( Laurie McGinley, The Washington Post –
Rahul Desikan sits at his dining room table, a large computer screen before him, and works on his latest scientific paper. He types a single letter, then another, then another. For a man in a hurry, desperately trying to rid the world of terrible diseases, it’s an excruciatingly slow process.
Using a special mouse strapped to his forehead that detects his smallest movement, Desikan moves a cursor around an on-screen keyboard. When he finds the letter he wants, he clicks a button with his right thumb, and it appears in a white space to the side. Repeating the process over and over, he debates research ideas with colleagues, analyzes reams of data and competes for grants. He types so much that he occasionally wears out the clicker.
Moaning softly, he looks toward a caregiver sitting nearby. “Are you thirsty?” she asks. He shakes his head slightly. “Hot?” He makes another low sound, and she loosens his fleece vest and adjusts the neck brace supporting his head.
A year and a half ago, this scientist’s future seemed boundless. He was a rising star at the University of California at San Francisco, a researcher of degenerative brain diseases. He had just begun the biggest study ever of the genetics of ALS, or amyotrophic lateral sclerosis, the disease made famous by Lou Gehrig and Stephen Hawking.
Then his voice started changing. It got higher and took on an odd nasal quality. He started noticing small muscle twitches in his left arm and weakness in his fingers. ALS was diagnosed five months later.
Today, at 40, he spends most days working from a wheelchair in his home south of downtown. He is unable to talk, walk or hold his two young boys. He can move his thumb and turn his head a bit – but virtually nothing else.
A student of Greek tragedy, Desikan is acutely aware of the irony that ALS is now his personal nemesis. It seems like “the universe is playing a cruel joke on us,” he types, even a few sentences taking minutes to complete.
“I have lost my faith in god,” he continues. “I can’t believe that a loving being would ever do something so cruel.”
Yet that profound expression of despair doesn’t capture the full measure of Desikan’s existence – the undiminished brilliance and ambition, the bursts of outrageous humor and the moments of gratitude and joy.
His voice has been silenced. He hasn’t.
Since his diagnosis, Desikan has been an author, often the lead or senior one, of 25 papers in major academic journals on topics such as schizophrenia, Alzheimer’s disease and Parkinson’s disease. As part of his huge ALS study, he and fellow researchers announced in April the discovery of two genes newly linked to the disease.
His unique approach involves combining massive sets of genetic data, MRI exams of the brain, markers of brain pathology and patients’ symptoms. His immodest goals include trying to prevent and treat, or at least to better understand, ALS and Alzheimer’s.
“His work is really opening new areas of research in ALS that hopefully will benefit others down the line,” said Celeste Karch, a neuroscientist at Washington University School of Medicine who frequently collaborates with Desikan.

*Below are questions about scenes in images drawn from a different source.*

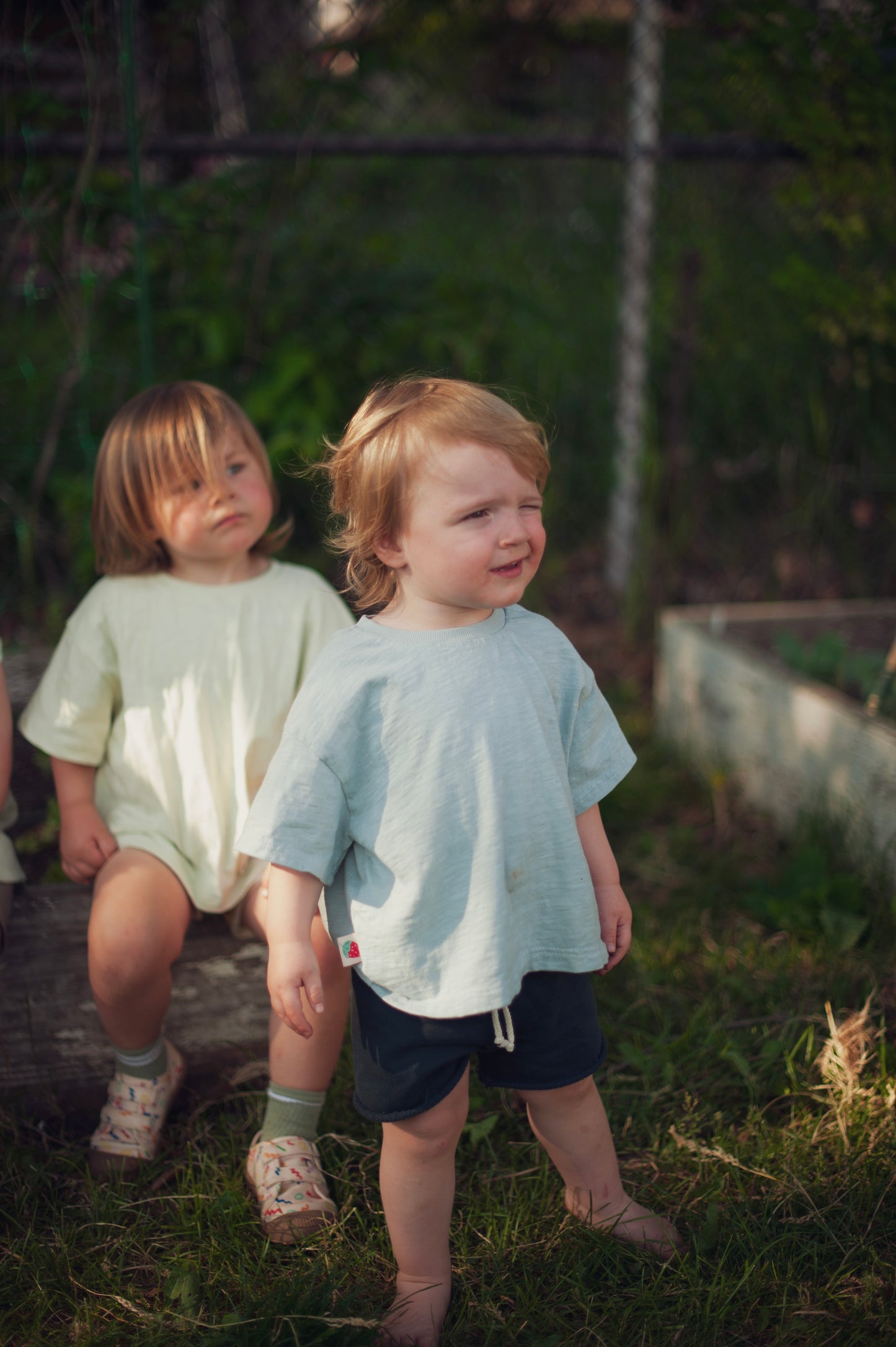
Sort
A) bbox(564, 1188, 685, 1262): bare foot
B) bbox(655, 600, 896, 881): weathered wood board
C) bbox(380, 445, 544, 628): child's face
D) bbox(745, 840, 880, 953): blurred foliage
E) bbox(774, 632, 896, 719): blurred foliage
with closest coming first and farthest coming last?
bbox(380, 445, 544, 628): child's face, bbox(564, 1188, 685, 1262): bare foot, bbox(745, 840, 880, 953): blurred foliage, bbox(655, 600, 896, 881): weathered wood board, bbox(774, 632, 896, 719): blurred foliage

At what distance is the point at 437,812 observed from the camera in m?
1.26

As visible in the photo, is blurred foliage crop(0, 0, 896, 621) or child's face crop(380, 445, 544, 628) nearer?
child's face crop(380, 445, 544, 628)

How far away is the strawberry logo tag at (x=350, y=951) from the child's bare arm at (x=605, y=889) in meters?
0.35

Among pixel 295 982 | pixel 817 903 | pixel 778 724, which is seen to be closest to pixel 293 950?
pixel 295 982

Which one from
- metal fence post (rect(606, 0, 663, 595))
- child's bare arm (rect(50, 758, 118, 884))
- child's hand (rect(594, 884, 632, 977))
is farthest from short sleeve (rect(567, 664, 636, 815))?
metal fence post (rect(606, 0, 663, 595))

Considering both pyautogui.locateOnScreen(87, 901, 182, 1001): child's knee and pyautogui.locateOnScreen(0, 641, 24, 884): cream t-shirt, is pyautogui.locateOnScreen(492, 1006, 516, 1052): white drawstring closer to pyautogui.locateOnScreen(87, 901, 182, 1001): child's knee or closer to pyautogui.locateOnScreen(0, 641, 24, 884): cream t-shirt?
pyautogui.locateOnScreen(87, 901, 182, 1001): child's knee

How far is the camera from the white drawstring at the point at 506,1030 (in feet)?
4.21

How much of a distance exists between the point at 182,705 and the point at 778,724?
1560 mm

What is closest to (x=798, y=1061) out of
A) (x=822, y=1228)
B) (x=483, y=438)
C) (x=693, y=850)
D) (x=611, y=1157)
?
(x=822, y=1228)

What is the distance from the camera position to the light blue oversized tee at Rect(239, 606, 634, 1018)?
4.14 feet

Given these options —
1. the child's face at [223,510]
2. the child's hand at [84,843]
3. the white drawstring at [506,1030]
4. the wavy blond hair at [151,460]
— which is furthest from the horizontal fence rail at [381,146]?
the white drawstring at [506,1030]

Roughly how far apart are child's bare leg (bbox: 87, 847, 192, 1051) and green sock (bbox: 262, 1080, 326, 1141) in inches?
9.2

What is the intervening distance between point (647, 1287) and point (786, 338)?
11.4 ft

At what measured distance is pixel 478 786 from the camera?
127 cm
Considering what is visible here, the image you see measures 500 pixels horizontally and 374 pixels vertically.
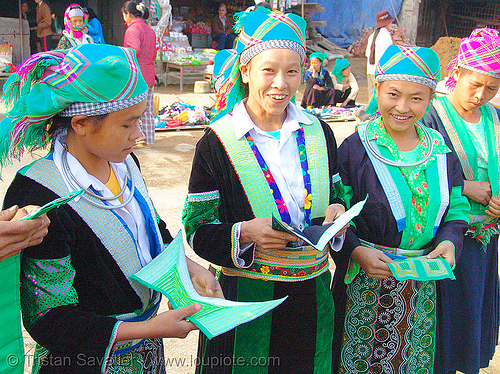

Already ravaged by that disease, he is unlikely to be saved by his own discoveries. But his scientific pursuits – along with the relatives and friends who pour into his house every week – remain his salvation. “I love my research, and it gives me reason to live,” he types during an hours-long interview.
“Before, I felt that I needed to prove to others that I was good,” he types. “Now I don’t give a s— about what people think. I do science because I love it and I’m good at it. It gives me purpose, and I feel that I can help people like me.”
When Hawking died in March at 76, after ringing up a lifetime of groundbreaking accomplishments in astronomy, friends immediately thought of Desikan.
“Rahul could do the same, if he gets the time,” said Leo Sugrue, a UCSF doctor who runs a neuroradiology lab with him. “That’s the big question.”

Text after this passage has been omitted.